→ **Record excerpts**:
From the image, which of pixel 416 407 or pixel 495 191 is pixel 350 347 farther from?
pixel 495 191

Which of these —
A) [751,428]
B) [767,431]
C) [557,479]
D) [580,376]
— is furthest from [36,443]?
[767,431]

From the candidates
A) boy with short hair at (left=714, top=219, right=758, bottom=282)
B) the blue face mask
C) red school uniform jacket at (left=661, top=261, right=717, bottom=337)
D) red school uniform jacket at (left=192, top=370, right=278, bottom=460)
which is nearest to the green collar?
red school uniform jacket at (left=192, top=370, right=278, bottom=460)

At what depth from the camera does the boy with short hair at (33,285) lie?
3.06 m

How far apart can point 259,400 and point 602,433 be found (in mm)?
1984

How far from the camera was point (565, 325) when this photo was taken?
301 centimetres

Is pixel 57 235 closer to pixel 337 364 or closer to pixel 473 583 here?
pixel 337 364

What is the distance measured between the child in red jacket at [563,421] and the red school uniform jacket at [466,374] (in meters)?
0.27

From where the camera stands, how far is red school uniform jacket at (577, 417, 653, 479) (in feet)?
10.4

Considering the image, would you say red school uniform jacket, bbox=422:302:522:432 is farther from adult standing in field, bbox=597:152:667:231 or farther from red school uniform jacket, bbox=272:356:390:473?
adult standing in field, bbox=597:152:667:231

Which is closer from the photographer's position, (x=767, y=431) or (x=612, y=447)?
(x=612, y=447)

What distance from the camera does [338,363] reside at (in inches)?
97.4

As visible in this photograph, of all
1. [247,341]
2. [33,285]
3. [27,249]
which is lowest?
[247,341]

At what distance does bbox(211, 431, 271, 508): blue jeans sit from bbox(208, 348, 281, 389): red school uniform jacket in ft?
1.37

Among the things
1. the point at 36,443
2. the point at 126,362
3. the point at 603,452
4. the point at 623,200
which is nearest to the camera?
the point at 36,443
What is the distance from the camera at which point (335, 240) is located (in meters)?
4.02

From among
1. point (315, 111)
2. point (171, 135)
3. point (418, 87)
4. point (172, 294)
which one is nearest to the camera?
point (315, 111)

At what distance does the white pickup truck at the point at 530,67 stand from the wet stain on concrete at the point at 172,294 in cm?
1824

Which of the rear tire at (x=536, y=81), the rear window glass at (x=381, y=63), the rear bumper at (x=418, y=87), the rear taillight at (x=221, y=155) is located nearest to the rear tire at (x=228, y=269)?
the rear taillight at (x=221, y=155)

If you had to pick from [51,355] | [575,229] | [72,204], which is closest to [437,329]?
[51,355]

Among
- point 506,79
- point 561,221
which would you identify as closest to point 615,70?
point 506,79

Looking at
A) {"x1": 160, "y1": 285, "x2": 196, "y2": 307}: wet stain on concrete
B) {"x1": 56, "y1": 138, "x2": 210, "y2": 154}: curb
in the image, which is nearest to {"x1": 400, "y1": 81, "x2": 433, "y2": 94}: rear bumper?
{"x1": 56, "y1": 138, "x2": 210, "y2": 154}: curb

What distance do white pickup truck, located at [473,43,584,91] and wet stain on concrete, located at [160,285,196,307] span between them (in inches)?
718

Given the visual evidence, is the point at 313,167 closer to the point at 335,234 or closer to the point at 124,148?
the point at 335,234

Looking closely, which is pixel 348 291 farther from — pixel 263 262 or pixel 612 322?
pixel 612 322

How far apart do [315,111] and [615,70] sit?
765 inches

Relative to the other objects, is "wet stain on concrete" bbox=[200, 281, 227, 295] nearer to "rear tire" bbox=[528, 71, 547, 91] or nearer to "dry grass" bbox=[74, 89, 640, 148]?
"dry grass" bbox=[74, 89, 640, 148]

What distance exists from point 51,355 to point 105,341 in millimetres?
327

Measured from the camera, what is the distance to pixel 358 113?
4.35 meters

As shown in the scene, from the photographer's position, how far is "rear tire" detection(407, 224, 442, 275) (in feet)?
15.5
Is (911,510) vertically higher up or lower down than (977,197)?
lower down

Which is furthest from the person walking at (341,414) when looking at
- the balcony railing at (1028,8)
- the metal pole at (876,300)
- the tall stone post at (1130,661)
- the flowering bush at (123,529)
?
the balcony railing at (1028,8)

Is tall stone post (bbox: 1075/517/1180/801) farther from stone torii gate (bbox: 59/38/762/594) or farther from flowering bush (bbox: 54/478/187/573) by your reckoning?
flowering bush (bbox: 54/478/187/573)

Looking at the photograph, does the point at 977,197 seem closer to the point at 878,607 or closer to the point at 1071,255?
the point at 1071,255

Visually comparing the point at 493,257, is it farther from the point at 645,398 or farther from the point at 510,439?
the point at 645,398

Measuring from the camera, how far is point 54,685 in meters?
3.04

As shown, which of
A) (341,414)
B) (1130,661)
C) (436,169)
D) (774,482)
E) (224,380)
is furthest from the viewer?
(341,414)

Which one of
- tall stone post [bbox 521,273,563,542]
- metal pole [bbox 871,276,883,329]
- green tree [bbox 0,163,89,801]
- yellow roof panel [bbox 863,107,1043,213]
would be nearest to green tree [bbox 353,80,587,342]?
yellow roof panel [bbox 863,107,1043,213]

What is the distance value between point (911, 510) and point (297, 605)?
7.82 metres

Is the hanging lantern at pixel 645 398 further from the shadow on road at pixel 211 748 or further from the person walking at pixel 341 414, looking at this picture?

→ **To be done**:
Show the data once more, exactly as it was written.

→ **Solution**:
From the image, which of pixel 416 407 or pixel 495 191 is pixel 350 347 farther from?
pixel 495 191

Which of these —
A) [751,428]
B) [767,431]
C) [557,479]
D) [580,376]
— is furthest from [36,443]?
[767,431]

From the candidates
A) boy with short hair at (left=714, top=219, right=758, bottom=282)
B) the blue face mask
C) red school uniform jacket at (left=661, top=261, right=717, bottom=337)
D) red school uniform jacket at (left=192, top=370, right=278, bottom=460)
which is nearest to the green collar?
red school uniform jacket at (left=192, top=370, right=278, bottom=460)

At what depth from the camera does the boy with short hair at (33,285) lie?
3.06 m

How far apart can point 259,400 and point 602,433 be found (in mm)?
1984

How far from the camera was point (565, 325) when this photo was taken?
301 centimetres

Is pixel 57 235 closer to pixel 337 364 or closer to pixel 473 583 here?
pixel 337 364

What is the distance measured between the child in red jacket at [563,421] and the red school uniform jacket at [466,374] (in meters)?
0.27

From where the camera stands, how far is red school uniform jacket at (577, 417, 653, 479) (in feet)?
10.4

Considering the image, would you say red school uniform jacket, bbox=422:302:522:432 is farther from adult standing in field, bbox=597:152:667:231 or farther from red school uniform jacket, bbox=272:356:390:473?
adult standing in field, bbox=597:152:667:231

Which is closer from the photographer's position, (x=767, y=431) or (x=612, y=447)?
(x=612, y=447)

What distance from the camera does [338,363] reside at (in inches)?
97.4

As visible in this photograph, of all
1. [247,341]
2. [33,285]
3. [27,249]
which is lowest?
[247,341]

At what distance does bbox(211, 431, 271, 508): blue jeans sit from bbox(208, 348, 281, 389): red school uniform jacket in ft?
1.37

Among the things
1. the point at 36,443
2. the point at 126,362
3. the point at 603,452
4. the point at 623,200
which is nearest to the camera?
the point at 36,443
What is the distance from the camera at which point (335, 240) is located (in meters)?
4.02

From among
1. point (315, 111)
2. point (171, 135)
3. point (418, 87)
4. point (172, 294)
which one is nearest to the camera?
point (315, 111)

At what distance does the white pickup truck at the point at 530,67 stand from the wet stain on concrete at the point at 172,294 in cm?
1824

Which of the rear tire at (x=536, y=81), the rear window glass at (x=381, y=63), the rear bumper at (x=418, y=87), the rear taillight at (x=221, y=155) is located nearest to the rear tire at (x=228, y=269)?
the rear taillight at (x=221, y=155)

If you had to pick from [51,355] | [575,229] | [72,204], which is closest to [437,329]?
[51,355]

Among
- point 506,79
- point 561,221
which would you identify as closest to point 615,70?
point 506,79

Looking at
A) {"x1": 160, "y1": 285, "x2": 196, "y2": 307}: wet stain on concrete
B) {"x1": 56, "y1": 138, "x2": 210, "y2": 154}: curb
in the image, which is nearest to {"x1": 400, "y1": 81, "x2": 433, "y2": 94}: rear bumper?
{"x1": 56, "y1": 138, "x2": 210, "y2": 154}: curb

What distance do white pickup truck, located at [473,43,584,91] and wet stain on concrete, located at [160,285,196,307] span between them (in inches)?
718

Given the visual evidence, is the point at 313,167 closer to the point at 335,234 or closer to the point at 124,148?
the point at 335,234

Looking closely, which is pixel 348 291 farther from — pixel 263 262 or pixel 612 322?
pixel 612 322

How far apart do [315,111] and [615,70] sit?
765 inches

Relative to the other objects, is "wet stain on concrete" bbox=[200, 281, 227, 295] nearer to "rear tire" bbox=[528, 71, 547, 91] or nearer to "dry grass" bbox=[74, 89, 640, 148]?
"dry grass" bbox=[74, 89, 640, 148]

What distance exists from point 51,355 to point 105,341 in millimetres?
327

Measured from the camera, what is the distance to pixel 358 113?
4.35 meters

As shown in the scene, from the photographer's position, how far is "rear tire" detection(407, 224, 442, 275) (in feet)?
15.5
Is (911,510) vertically higher up or lower down than (977,197)?
lower down

Which is furthest from the person walking at (341,414) when looking at
- the balcony railing at (1028,8)
- the metal pole at (876,300)
- the tall stone post at (1130,661)
- the flowering bush at (123,529)
?
the balcony railing at (1028,8)

Is tall stone post (bbox: 1075/517/1180/801) farther from stone torii gate (bbox: 59/38/762/594) or farther from flowering bush (bbox: 54/478/187/573) by your reckoning?
flowering bush (bbox: 54/478/187/573)

Looking at the photograph, does the point at 977,197 seem closer to the point at 878,607 or closer to the point at 1071,255?
the point at 1071,255

Visually comparing the point at 493,257, is it farther from the point at 645,398 or farther from the point at 510,439?
the point at 645,398

Measuring from the camera, how far is point 54,685 in meters?
3.04

As shown, which of
A) (341,414)
B) (1130,661)
C) (436,169)
D) (774,482)
E) (224,380)
is furthest from the viewer?
(341,414)

Which one of
- tall stone post [bbox 521,273,563,542]
- metal pole [bbox 871,276,883,329]
- green tree [bbox 0,163,89,801]
- yellow roof panel [bbox 863,107,1043,213]
would be nearest to green tree [bbox 353,80,587,342]?
yellow roof panel [bbox 863,107,1043,213]

What is the distance value between point (911, 510) and point (297, 605)?
7.82 metres

Is the hanging lantern at pixel 645 398 further from the shadow on road at pixel 211 748 or further from the person walking at pixel 341 414, looking at this picture?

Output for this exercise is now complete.